27th February 2002
The fact that we are all gathered here today will no doubt be carefully noted by the Chinese Communist Government, and it is right that it should be. It shows that the actions against the Falun Gong excite condemnation in influential circles outside China and, together with innumerable meetings and demonstrations in most of the rest of the world, endanger the foreign contracts which the Chinese government want to foster for the sake of China's further progress.
The treatment of the Falun Gong is quite evidently the product of a split in the Chinese Communist Party. Until 1999 the Falun Gong was actually encouraged. It is not that there was proper religious freedom in China in the early 1990s, far from it. Tibetan Buddhism was suppressed, as was Islam in the western provinces, and the only Christianity allowed was Quisling Christianity run by priests subservient to the atheist government. But Falun Gong was encouraged as an outlet for the spiritual side of human nature: in itself a calculation that was unexpectedly imaginative for a government whose philosophy excludes the spiritual. Objectively, the Party saw that these aspirations do exist.

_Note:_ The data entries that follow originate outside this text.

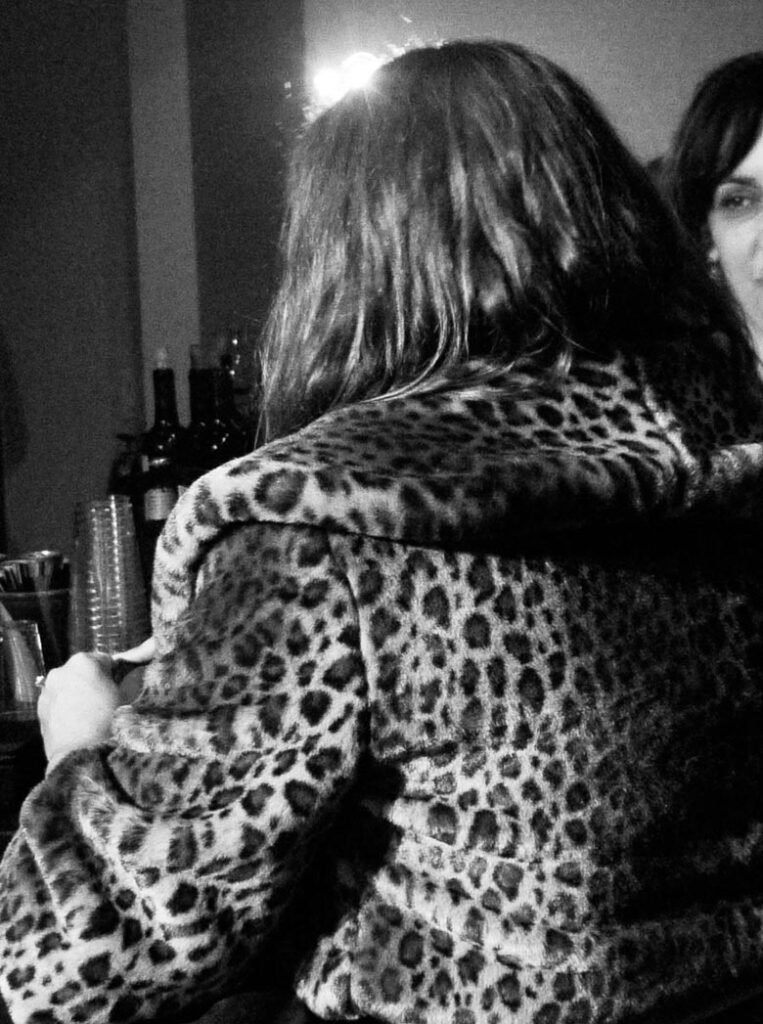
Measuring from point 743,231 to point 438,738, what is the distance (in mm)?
1487

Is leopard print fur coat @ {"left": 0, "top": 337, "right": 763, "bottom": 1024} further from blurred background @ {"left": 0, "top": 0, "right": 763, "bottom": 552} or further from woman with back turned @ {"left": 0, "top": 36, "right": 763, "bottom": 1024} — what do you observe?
blurred background @ {"left": 0, "top": 0, "right": 763, "bottom": 552}

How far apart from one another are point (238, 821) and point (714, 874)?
39cm

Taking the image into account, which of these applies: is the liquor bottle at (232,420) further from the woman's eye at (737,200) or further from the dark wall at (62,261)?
the woman's eye at (737,200)

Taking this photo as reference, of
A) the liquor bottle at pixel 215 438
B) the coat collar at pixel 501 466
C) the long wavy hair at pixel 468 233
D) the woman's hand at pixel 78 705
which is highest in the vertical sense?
the long wavy hair at pixel 468 233

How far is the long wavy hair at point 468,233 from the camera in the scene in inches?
34.0

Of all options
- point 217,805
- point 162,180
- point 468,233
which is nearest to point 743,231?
point 468,233

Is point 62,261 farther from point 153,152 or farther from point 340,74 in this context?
point 340,74

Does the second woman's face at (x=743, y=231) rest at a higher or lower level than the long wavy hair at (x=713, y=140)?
lower

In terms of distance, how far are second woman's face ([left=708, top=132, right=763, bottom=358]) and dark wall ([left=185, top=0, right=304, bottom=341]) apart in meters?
1.66

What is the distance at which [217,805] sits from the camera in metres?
0.77

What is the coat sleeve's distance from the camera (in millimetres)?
761

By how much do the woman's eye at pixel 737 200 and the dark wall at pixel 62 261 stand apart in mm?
1557

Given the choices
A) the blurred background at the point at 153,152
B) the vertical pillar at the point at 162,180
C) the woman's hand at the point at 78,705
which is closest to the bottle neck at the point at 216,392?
the blurred background at the point at 153,152

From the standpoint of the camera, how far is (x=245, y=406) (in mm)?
3150
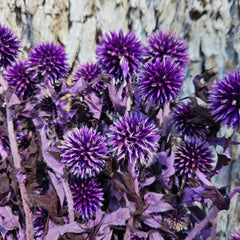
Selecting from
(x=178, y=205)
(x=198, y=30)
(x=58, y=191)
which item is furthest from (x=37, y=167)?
(x=198, y=30)

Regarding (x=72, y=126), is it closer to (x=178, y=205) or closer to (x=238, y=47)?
(x=178, y=205)

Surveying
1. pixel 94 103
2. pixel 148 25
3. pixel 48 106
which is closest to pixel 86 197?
pixel 94 103

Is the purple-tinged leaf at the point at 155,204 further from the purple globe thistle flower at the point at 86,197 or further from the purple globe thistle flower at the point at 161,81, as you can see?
the purple globe thistle flower at the point at 161,81

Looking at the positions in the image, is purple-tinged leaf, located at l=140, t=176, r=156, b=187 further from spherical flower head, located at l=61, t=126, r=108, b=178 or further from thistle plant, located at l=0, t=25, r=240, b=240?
spherical flower head, located at l=61, t=126, r=108, b=178

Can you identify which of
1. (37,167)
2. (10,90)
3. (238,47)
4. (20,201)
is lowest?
→ (20,201)

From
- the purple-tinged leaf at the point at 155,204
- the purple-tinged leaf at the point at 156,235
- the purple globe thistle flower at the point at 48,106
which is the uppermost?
the purple globe thistle flower at the point at 48,106

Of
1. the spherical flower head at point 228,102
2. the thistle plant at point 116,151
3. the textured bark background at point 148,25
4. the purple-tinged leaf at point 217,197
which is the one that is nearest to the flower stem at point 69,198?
the thistle plant at point 116,151

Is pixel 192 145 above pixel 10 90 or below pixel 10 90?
below
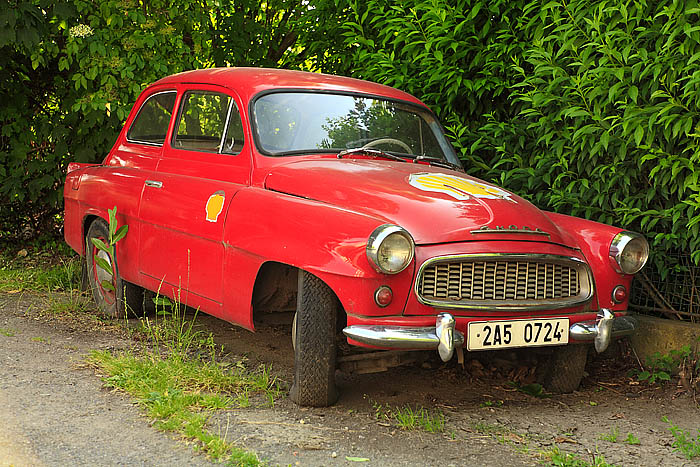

But since the Party denies the validity of the spirit, it can have no real feeling for what it is all about, and this was shown in 1999. Jiang Zemin saw that Falun Gong was becoming big and he decided that the policy of encouraging it should be reversed. It is size that is respected and feared by materialists. They have no conception of the inner strength of a spiritual movement and it is this inner strength that is frustrating the Communists' attempt to suppress Falun Gong as it frustrated Nero's attempt to suppress Christianity in ancient Rome.
In fact the earlier tactic of the Chinese Communists was the correct one. When not persecuted, a spiritual movement presents no danger to a secular government. Jesus Christ told his followers to 'render unto Caesar the things that are Caesar's' and Li Hongzhi has often made equivalent statements. Even after the persecution started, he said the Communist government was a good government. But this position cannot be maintained when Falun Gong is subject to a persecution more severe than anything which happened during the Cultural Revolution.
What can we in the West do?
Quite a bit. The Chinese Communists are by no means indifferent to world opinion. They know that the progress of this country will be hindered and stultified if they are isolated by world disapproval. They are seeking to strengthen their links with the world at large: why otherwise would they have made such efforts to secure the 2008 Olympics, why were they so delighted when they were given them?
These very Olympic Games, if Falun Gong is still being persecuted in 2008, will be turned into a public relations disaster for the Communists. Hundreds of thousands of foreigners will flock to China and many of them will be Falun Gong supporters because Falun Gong is now a worldwide movement. How will the police search out the Falun Gong supporters from among the visitors without causing offence to all the others? Falun Gong banners will appear from nowhere among the spectators and feature on the television screens of the world. Some of the performers may well stage demonstrations. What if a gold medallist practises the exercises on the podium?
In the meantime it is important that, in every country in the world, attention is drawn constantly to the disgraceful behaviour of the Communist authorities to people whose practices and beliefs pose no kind of threat.